* QUOTED PASSAGE *
++++++++++++++++++++

I was doing some job searching, and one area I was looking into was English teaching in Japan. I spent a year in Japan while in college, and I must tell you, it was one of the best times of my life. I spent Halloween night alone on a mountain covered in torii, as part of the mammoth Fushimi Inari Taisha, a shinto shrine. (And since I don’t have enough images on this blog, check out this one below:)

 

A big red tunnel, basically
Yes, it’s THAT place.

It wasn’t just the Shinto shrines that got me, either–the food was amazing (??? for the win), the people were engaging (though maybe that was just because I was a white guy), the weather was unbelievably fantastic, and there vending machines every five steps that would sell you soda, grape juice (that had grapes in it), soup, beer, and hard liquor. (Well, chuhais, so semi-hard liquor.) You could go outside after dark and not worry about getting knifed or robbed. I even loved Japanese furniture; say what you will, but I found that the Japanese futon to be way more comfortable than American beds, and if I could, I would have one. (I think this is because I’m very tall, and frequently my feet hang over the end.) Not to mention, it has wonderful mass transit. Note I said mass transit, and not public transit, for aside from subways, all of the mass transit–trains, buses, and so on–are owned by private companies. Even Japan Rail, which used to be called Japan National Rail, was broken up and privatized in the 80′s. (So yes, the free market does work.) Yes, the language is difficult (I never understood as many kanji as I was expected to, and I could never keep the honorific form of the language straight in my head) but I felt that was a small price to pay for everything else that was so wonderful.

++++++++++++++++++++

* INFORMATION PROVIDED *
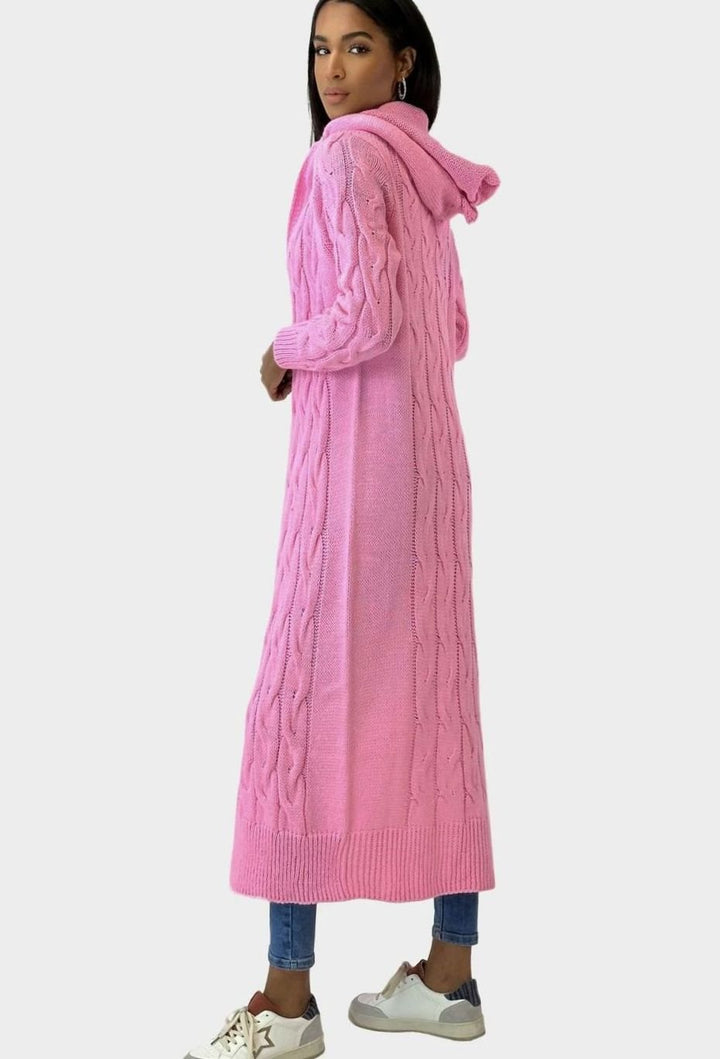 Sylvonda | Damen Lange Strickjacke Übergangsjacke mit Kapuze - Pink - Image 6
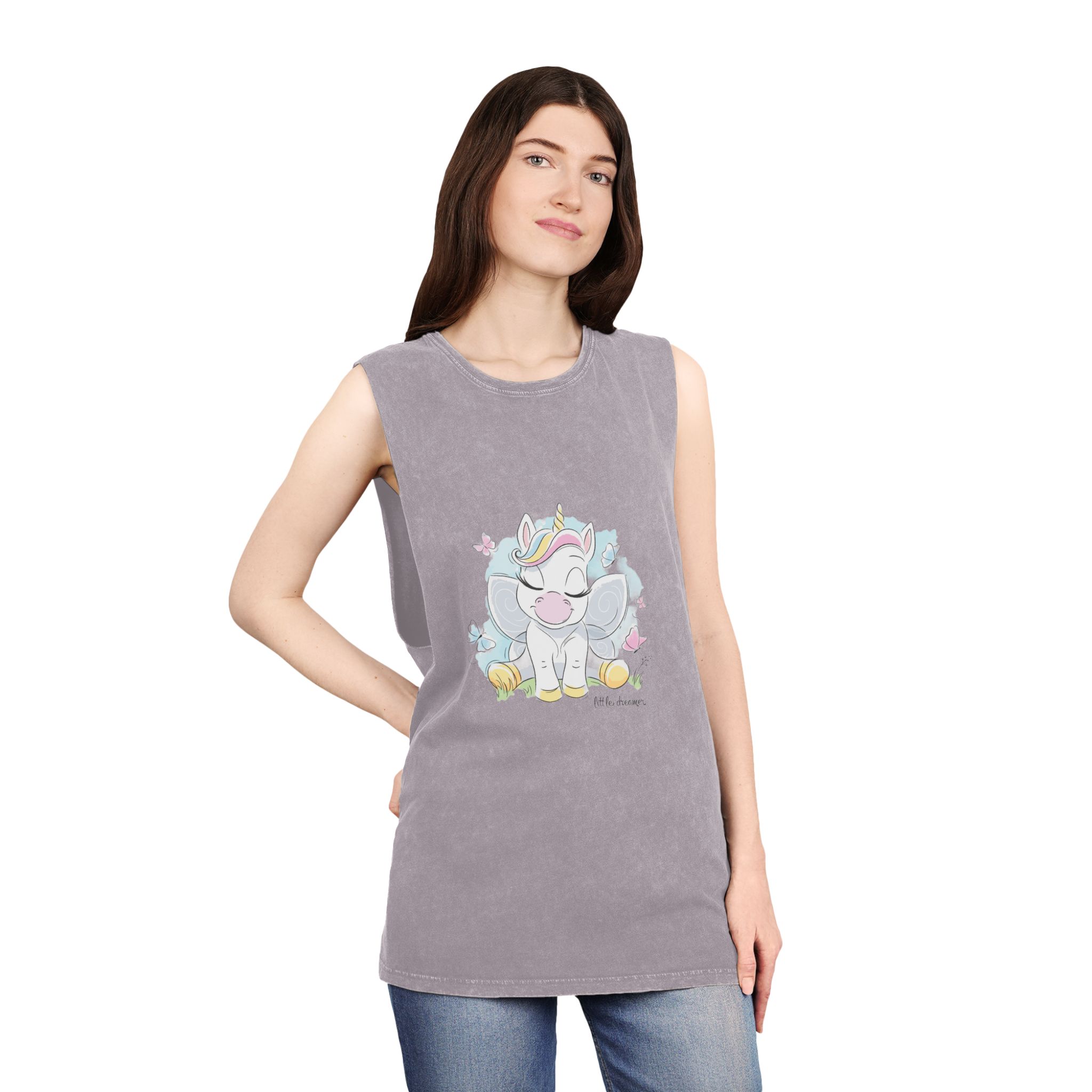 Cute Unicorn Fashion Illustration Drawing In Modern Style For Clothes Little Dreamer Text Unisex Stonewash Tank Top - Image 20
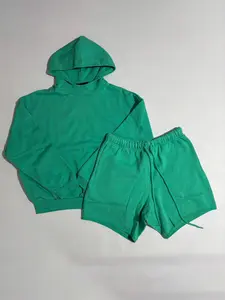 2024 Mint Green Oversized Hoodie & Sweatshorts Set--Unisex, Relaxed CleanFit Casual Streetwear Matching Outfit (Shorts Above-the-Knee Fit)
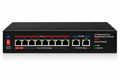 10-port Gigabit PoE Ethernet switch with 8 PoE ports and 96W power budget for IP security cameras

++++++++++++++++++++

* COMPLETE THE FOLLOWING *
1. In the Japan blog post, repeat the words from "I was doing" to "this one below:)" word for word.
2. Which things does the Japan blog post say the vending machines would sell? List all of them.

* ANSWERS *
1.
I was doing some job searching, and one area I was looking into was English teaching in Japan. I spent a year in Japan while in college, and I must tell you, it was one of the best times of my life. I spent Halloween night alone on a mountain covered in torii, as part of the mammoth Fushimi Inari Taisha, a shinto shrine. (And since I don’t have enough images on this blog, check out this one below:)

2. soda, grape juice, soup, beer, hard liquor